Israel expanded its military operations against Gaza militants late on Thursday, sending infantry and tanks into the coastal enclave from which hundreds of rockets have been fired at Israeli cities and towns in recent weeks.
The purpose of the ground offensive is not to topple Hamas, according to Israel, even if the Jewish state blames the radical Islamist group for the inciting the latest round of Israeli-Palestinian conflict. Rather, the army seeks to degrade militants’ ability to fire rockets into Israel and destroy tunnels that are used by terrorists to enter the country.
One such infiltration was thwarted earlier on Thursday when an Israeli jet bombed gunmen as they emerged from a tunnel close to an Israeli farming community in the south.

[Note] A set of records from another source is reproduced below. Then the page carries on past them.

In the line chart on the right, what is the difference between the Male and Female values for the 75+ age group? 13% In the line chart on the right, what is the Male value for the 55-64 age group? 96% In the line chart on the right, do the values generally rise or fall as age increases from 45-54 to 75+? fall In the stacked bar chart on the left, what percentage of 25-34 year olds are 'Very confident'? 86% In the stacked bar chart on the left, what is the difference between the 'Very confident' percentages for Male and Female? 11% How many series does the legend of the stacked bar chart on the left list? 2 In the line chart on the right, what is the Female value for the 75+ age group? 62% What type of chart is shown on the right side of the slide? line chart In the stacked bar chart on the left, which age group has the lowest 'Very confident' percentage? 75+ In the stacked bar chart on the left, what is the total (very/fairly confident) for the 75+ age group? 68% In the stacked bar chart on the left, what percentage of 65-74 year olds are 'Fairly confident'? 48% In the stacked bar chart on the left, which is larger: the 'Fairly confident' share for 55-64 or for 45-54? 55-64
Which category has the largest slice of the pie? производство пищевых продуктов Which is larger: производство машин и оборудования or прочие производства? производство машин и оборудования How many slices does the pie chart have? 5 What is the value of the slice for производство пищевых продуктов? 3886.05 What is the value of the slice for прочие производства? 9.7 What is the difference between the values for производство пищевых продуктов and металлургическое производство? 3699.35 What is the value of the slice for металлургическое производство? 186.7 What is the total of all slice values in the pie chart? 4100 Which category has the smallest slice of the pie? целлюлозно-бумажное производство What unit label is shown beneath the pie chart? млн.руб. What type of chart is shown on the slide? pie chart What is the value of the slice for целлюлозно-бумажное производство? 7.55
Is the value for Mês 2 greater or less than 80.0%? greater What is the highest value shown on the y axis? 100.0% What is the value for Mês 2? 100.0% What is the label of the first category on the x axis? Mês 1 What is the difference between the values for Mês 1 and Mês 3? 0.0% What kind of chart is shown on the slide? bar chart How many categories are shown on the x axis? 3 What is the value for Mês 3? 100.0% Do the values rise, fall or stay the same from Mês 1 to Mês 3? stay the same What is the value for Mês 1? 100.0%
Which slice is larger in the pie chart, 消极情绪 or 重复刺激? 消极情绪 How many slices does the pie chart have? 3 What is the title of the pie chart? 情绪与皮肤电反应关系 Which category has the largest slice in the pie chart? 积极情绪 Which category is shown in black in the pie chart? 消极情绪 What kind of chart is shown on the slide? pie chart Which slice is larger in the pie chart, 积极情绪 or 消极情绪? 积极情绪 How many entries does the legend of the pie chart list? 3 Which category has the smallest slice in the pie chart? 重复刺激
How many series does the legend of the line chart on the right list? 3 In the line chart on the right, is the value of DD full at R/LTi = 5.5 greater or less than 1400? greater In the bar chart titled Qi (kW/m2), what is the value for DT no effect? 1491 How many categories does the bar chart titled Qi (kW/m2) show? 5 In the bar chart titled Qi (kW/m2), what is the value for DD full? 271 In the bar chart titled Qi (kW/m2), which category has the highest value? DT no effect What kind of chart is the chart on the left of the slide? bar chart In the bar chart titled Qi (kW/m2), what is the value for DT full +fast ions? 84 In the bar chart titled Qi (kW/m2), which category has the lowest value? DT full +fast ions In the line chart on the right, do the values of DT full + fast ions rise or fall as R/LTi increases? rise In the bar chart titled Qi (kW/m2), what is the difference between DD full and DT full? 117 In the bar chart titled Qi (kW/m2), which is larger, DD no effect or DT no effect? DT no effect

One Israeli soldier was killed during the first day of the ground operation while several were wounded.
“We chose to start this operation after we exhausted other options and reached the conclusion that without it we could pay a much higher price,” Prime Minister Benjamin Netanyahu told reporters before a special cabinet session at Tel Aviv military headquarters. “The main goal is to restore quiet.”
Brigadier General Moti Almoz, the army’s spokesman, said, “The operation has reached its ground phase. Large numbers of forces began a focused effort to destroy tunnels in Gaza.”
Almoz added that airstrikes will also continue. The Palestinians say 260 Gaza residents have died in bombardments since the fighting began ten days, despite Israeli warnings to civilians to abandon their homes when a strike is imminent.
Tension between the Israelis and Palestinians intensified last month when Israeli soldiers arrested hundreds of suspected Hamas activists in the West Bank while searching for three missing Jewish teenagers. After they had been found dead, a Palestinian youth was murdered in Jerusalem. Believed to be a revenge killing, the incident sparked riots in Israel and the Palestinian territories and led to an increase in rocket attacks from Gaza.
While rocket fire has forced hundreds of thousands of Israelis to seek shelter several times per day, only one civilian has been killed when he was hit by the fragment of a mortar shell near the Gaza border. The low casualty count is largely because Israel’s Iron Dome air defense system has proven so effective at intercepting projectiles that are headed for populated areas.